[Opening Study text section]
Dr Walter Kimbrough:
Yeah, well, one of the things I think even in a conversation that Josie and I had for a conference, I try to tell presidents in particular that even if you aren’t on social media, you are. I mean, you don’t have to have an account, you’re on social media, your name is going to be mentioned. So, you might as well be able to shape a narrative by the things that you share on social media that will help other people support what you’re doing. I mean, for example, this is recently, I was interviewed for the Wall Street [inaudible 00:28:55] talking about HBCUs with the Trump administrations, and someone interpreted it as I was saying that I agree with the president when he made the statement that he saved HBCUs. My complete Twitter feed is against that. I’ve got long threads providing documents how this didn’t happen.

Dr Walter Kimbrough:
So, someone tried to start and say, “There he is, saying blah blah blah,” and then I had a parent of a current student just go in on this person, and they just… I didn’t have to say anything because they’re just like, “You’re not paying attention to what this guy’s… Look at all of his… What are you talking about?” So, the person ended up having to delete that tweet because he just was relentless. So, it just helps you to define who you are in that space because if you’re not in that space, somebody will define you for you. So, I think it’s important just to be engaged if you’re in that position because like I said, you don’t have to have a Twitter account, your name will be mentioned whether you’re on there or not. So, at least to have some balance. I mean, yeah, they’re going to be times when people, they’ll at you and they can say ugly thing and either you mute them… I don’t like to block, I like to mute because when you mute them, they don’t know that you’re not paying attention. That’s to me the funniest thing to do. When you block, you give people a chance to be outraged, “Oh this person blocked me.” I don’t block, I just mute, so it’s like you don’t even exist, and you go on.
[Closing Study text section]
[Opening Exercise data section]
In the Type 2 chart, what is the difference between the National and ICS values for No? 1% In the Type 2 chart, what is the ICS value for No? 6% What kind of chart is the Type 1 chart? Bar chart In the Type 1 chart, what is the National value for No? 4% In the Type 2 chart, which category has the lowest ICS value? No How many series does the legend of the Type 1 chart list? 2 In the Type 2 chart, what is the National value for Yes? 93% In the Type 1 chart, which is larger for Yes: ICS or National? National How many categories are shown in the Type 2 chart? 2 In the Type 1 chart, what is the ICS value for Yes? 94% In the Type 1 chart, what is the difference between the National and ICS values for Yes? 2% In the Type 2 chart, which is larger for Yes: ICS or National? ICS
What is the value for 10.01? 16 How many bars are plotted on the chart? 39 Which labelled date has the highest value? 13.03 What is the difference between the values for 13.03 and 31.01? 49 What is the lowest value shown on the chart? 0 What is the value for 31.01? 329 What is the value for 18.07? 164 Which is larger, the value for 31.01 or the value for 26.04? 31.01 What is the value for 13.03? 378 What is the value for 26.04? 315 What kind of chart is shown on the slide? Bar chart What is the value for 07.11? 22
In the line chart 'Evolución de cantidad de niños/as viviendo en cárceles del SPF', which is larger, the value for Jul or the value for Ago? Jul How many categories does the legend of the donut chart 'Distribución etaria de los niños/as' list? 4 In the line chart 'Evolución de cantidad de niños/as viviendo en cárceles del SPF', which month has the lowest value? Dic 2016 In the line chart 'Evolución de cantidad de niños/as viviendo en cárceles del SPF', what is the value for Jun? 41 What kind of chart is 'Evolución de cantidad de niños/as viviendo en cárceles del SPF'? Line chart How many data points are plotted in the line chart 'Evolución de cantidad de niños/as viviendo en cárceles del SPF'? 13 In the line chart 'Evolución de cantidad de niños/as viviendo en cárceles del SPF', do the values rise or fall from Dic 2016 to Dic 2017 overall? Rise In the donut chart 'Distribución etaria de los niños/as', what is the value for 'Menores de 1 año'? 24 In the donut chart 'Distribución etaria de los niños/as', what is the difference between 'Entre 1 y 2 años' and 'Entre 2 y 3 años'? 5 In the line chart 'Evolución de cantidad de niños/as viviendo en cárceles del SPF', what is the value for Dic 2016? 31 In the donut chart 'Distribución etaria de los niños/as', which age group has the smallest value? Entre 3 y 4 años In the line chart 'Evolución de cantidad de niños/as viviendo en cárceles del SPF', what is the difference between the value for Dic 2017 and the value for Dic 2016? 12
[Closing Exercise data section]
#### Complete the following:
**A.** In the social media transcript, what does Dr Walter Kimbrough do instead of blocking people?
**B.** Please write a continuation of the social media transcript, starting after its final sentence.

#### Results for each task:
**A.** He mutes them.

**B.**
Dr Walter Kimbrough:
I mean, that’s just part of it. It is the messy part that does exist, but I still think the pros outweigh the conferences, and you don’t have to be on it all the time. like I said, you get to a point where you have to decide how you engage with those. I mean, I’ve been able to, particularly during this election season, I’ve been able to engage with people I have very different philosophical points of view from, but do it in a respectful manner that people have really appreciated that. I’ve had people, like [inaudible 00:30:45] say, “Look, I’m going to ask you this because I believe you’re a straight shooter.” To me, that’s the highest compliment because they know we don’t agree. So, I think there’s a way to model some of that, which is what I try to do. It doesn’t have to be vitriol all the time, which is what we see. So, I think that’s part of it. But yeah, I mean, it’s going to be messy sometimes, but just because you’re not on there doesn’t mean that you’re not on there. You’re being talked about whether you have an account or not. So, you might as well get in the game and at least help define who you are so people don’t define you for themself. That’s as simple as I can put it.

Dr Josie Ahlquist:
I just think it’s another example of how leadership is being redefined or what is being asked of leaders, both in access of information, and their communities access to them. What used to be maybe water cooler talk that you wouldn’t hear in your boardroom is now in your face and on your screen. So, I love the examples that Walter shared of things that he does, both for let’s say self care about logging off on Lent, as well as when you choose to activate or not on Twitter. Also, such a great example, if you build relationships online, your people will have your back. They’ll find that tweet, that thread of no, actually, this is what he said, and you don’t even have to do that work for you, so that it will pay off dividends if you really have been doing that. So, it is challenging, and change already in many leaders and in just society, we are exhausted.

Dr Josie Ahlquist:
So, I think another piece of asking leaders to show up on social is mental health. That is why I have seen some executives, this is the one place that maybe they do have some social support that can vet a little bit of the replies and the comments, so if it gets to a point where it is impacting your mental health so much that you have someone else doing some social listening for you to know which ones you have to act upon. Maybe that’s in just certain season, but you have to know your own resiliency in some of these platforms. But also, not to run and hide when your community is calling and asking for honestly. I think what we saw early in this summer, and even today when you put out these press releases that feel like a robot wrote them, I’m not surprised that your students, alumni, and staff and faculty are pushing back. Again, redefining leadership, can you speak like a human? It’s just a little bit like, I think your community will receive that a lot more when in times of struggle.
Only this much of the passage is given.